* Short exercise A *
According to the earnings call excerpt, what share of the group's revenue over the first nine months came from Asia including Japan?
* Short exercise B *
From the earnings call excerpt, return the passage starting with "And finally organic" and going on through "Wines & Spirits.", copied word for word.

* Excerpted text *
+++

Organic revenue grew by 12%. And after taking into account, a 3% structural impact offset by a negative 1% currency impact, reported revenue grew 14% compared to the same period last year. In the third quarter, organic revenue grew by 12%, similar to the growth in Q1 and Q2. However, currency and structural impacts were much more consequent. There was a negative 5% currency impact due to the weakening of the euro against the dollar related currencies and the yen, and a positive 7% structural impact, mostly due to the consolidation of Christian Dior Couture for the beginning of July but also Rimowa, the acquisition of Rimowa and the session of -- disposal of Donna Karan is included in that figure.

Reported revenue for the quarter was up 14% and exceeded €10 billion. Turning to slide four, which shows the group's revenue in euros by region over the first nine months. It reflects a healthy balance between regions with Asia including Japan representing 36%; Europe including France, 27%; and the U.S. 25% and the balance of 12% in other countries. Compared to last year, Asia has slightly increased its weight from the U.S.

and Europe, in part reflecting currency changes and their impact on tourist flows. Slide five shows the strong organic revenue growth that Asia saw in the third quarter. Asia grew 21% in the quarter and 19% for the year-to-date. Japan was also up 21% in the quarter, although the comparison base for Japan was easier. Europe rose 11% in the quarter and 12% in the nine months.

And finally organic growth in the U.S. was 7% for the nine months but 3% for the quarter, reflecting in part the supply constraints that I mentioned for cognac. Breaking this down, our revenue growth as you'll see on slide six. Organic revenue is up in the double digits across all of our business groups in the third quarter and nine-month period with the exception of Wines & Spirits, as I mentioned earlier. Taking a closer look now at each business group, I'll start on slide seven with Wines & Spirits.

Organic revenue was up 8% for the nine-month period. Reported revenue reached €3.5 billion, up 7% after taking into account the negative 1% currency impact. For the third quarter, revenue was up 4% on an organic basis. After taking into account a negative 4% currency impact, reported revenue reached €1.22 billion, very similar to last year. Breaking this down for the first nine months of the year, champagne and wines delivered 7% organic revenue growth compared to the same period last year.

+++

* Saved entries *
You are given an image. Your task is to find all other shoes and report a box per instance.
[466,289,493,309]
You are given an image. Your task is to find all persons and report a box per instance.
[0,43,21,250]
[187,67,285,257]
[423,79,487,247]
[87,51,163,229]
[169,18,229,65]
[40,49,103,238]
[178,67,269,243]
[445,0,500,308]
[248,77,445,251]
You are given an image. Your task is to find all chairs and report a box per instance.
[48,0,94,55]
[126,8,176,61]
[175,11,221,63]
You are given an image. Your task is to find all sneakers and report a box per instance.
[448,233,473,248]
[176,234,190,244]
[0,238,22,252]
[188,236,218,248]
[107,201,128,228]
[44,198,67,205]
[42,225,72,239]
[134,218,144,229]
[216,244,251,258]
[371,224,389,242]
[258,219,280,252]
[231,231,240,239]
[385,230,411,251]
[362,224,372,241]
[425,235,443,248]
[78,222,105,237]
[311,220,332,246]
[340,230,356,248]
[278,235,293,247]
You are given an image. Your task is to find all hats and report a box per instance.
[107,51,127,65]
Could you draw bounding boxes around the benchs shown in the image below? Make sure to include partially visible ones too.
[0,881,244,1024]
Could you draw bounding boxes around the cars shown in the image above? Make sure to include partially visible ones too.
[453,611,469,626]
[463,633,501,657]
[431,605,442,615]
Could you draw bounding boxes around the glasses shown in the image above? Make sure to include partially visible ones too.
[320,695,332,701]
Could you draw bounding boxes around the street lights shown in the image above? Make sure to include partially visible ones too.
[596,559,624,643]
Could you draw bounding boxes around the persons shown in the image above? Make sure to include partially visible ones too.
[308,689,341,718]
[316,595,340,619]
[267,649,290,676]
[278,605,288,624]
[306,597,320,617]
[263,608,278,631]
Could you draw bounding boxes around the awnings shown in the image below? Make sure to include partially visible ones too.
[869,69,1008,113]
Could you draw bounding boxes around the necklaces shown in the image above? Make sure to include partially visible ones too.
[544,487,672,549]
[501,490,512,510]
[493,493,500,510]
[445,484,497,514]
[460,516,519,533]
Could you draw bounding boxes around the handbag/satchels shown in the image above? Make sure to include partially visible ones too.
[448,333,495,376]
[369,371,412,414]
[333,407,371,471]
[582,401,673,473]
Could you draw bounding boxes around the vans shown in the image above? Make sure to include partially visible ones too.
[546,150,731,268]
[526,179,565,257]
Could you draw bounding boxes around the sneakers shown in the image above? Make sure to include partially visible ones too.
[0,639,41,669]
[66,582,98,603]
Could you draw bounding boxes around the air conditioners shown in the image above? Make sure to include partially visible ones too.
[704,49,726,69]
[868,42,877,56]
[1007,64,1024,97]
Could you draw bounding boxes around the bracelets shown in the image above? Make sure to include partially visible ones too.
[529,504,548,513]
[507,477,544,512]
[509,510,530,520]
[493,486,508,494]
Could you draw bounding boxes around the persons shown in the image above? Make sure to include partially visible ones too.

+++

* Full response A *
36%

* Full response B *
And finally organic growth in the U.S. was 7% for the nine months but 3% for the quarter, reflecting in part the supply constraints that I mentioned for cognac. Breaking this down, our revenue growth as you'll see on slide six. Organic revenue is up in the double digits across all of our business groups in the third quarter and nine-month period with the exception of Wines & Spirits, as I mentioned earlier. Taking a closer look now at each business group, I'll start on slide seven with Wines & Spirits.